Infrastructures publiques : Ousmane Sonko lance une task force pour débloquer plus de 245 projets stratégiques
Le gouvernement sénégalais a identifié 245 infrastructures et actifs publics confrontés à des blocages majeurs. Une task force a été mise en place pour accélérer leur mise en service et leur valorisation.
Le Premier ministre Ousmane Sonko a présidé, ce jeudi 21 mai 2026, un Conseil interministériel consacré aux infrastructures au Building administratif Président Mamadou Dia. Cette rencontre a permis au gouvernement de dresser un vaste diagnostic des projets publics confrontés à des difficultés de financement, de gestion ou de réalisation.
Au total, 245 actifs et projets d’infrastructures ont été recensés comme étant bloqués ou sous-exploités, représentant plusieurs milliers de milliards de francs CFA d’investissements publics.
Parmi ces projets, l’État a identifié 30 infrastructures déjà achevées mais toujours non exploitées, dont 25 considérées comme bloquées. Ces investissements immobilisés sont évalués à 279 milliards FCFA. Quinze infrastructures ont été classées comme prioritaires en raison de leur importance économique et stratégique.
Le gouvernement a également recensé 23 actifs déjà fonctionnels pouvant faire l’objet d’un recyclage ou d’une valorisation, pour une valeur estimée à plus de 1 065 milliards FCFA.
Concernant les chantiers en cours, 94 projets ont été identifiés, dont 62 actuellement à l’arrêt. Leur coût global est évalué à 5 227 milliards FCFA, avec un besoin de financement complémentaire estimé à 973 milliards FCFA pour permettre leur achèvement.
Le patrimoine immobilier de l’État figure aussi dans cet audit. Au total, 97 biens immobiliers et fonciers, principalement situés à Dakar, ont été recensés pour une valeur marchande estimée à 132 milliards FCFA.
Face à ces nombreux blocages, Ousmane Sonko a annoncé la création immédiate d’une task force placée sous la supervision du Secrétaire général du Gouvernement.
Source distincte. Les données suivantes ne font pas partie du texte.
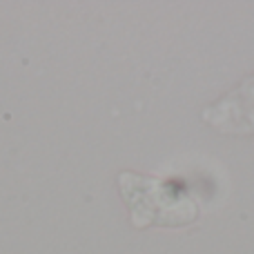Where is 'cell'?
Segmentation results:
<instances>
[{"label":"cell","instance_id":"1","mask_svg":"<svg viewBox=\"0 0 254 254\" xmlns=\"http://www.w3.org/2000/svg\"><path fill=\"white\" fill-rule=\"evenodd\" d=\"M123 196L129 203L131 219L138 225H181L196 219L194 201L181 190L156 179L121 174Z\"/></svg>","mask_w":254,"mask_h":254},{"label":"cell","instance_id":"2","mask_svg":"<svg viewBox=\"0 0 254 254\" xmlns=\"http://www.w3.org/2000/svg\"><path fill=\"white\" fill-rule=\"evenodd\" d=\"M205 121L223 131H254V76L205 112Z\"/></svg>","mask_w":254,"mask_h":254}]
</instances>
Cette structure devra assurer un suivi hebdomadaire des dossiers et proposer, avant le 30 juin 2026, une feuille de route opérationnelle destinée à accélérer la finalisation et l’exploitation des infrastructures concernées.
Le diagnostic gouvernemental souligne que les principales difficultés sont liées aux contraintes financières, aux retards de paiement, aux insuffisances budgétaires, mais également à des problèmes techniques, juridiques ou organisationnels.
Le chef du gouvernement a notamment insisté sur la problématique des infrastructures achevées mais jamais exploitées, certaines restant inutilisées depuis plusieurs années faute de coordination ou de modèle de gestion adapté.
Plusieurs projets majeurs figurent parmi les priorités identifiées par l’État, notamment les infrastructures portuaires de Foundiougne, Soumbédioune et Ndangane, les agropoles de Mpal, Adéane, Dioulacoulon et Mbellacadiao, les Espaces numériques ouverts (ENO), l’Université du Sine-Saloum, les aéroports régionaux de Saint-Louis, Matam et Kolda, ainsi que l’hôpital Aristide Le Dantec.
Le gouvernement envisage également de renforcer les partenariats public-privé afin d’optimiser l’exploitation de certaines infrastructures sportives, touristiques et immobilières.
À travers cette opération de rationalisation, l’exécutif entend améliorer l’efficacité de l’investissement public, limiter les actifs dormants et renforcer la rentabilité des infrastructures financées par l’État.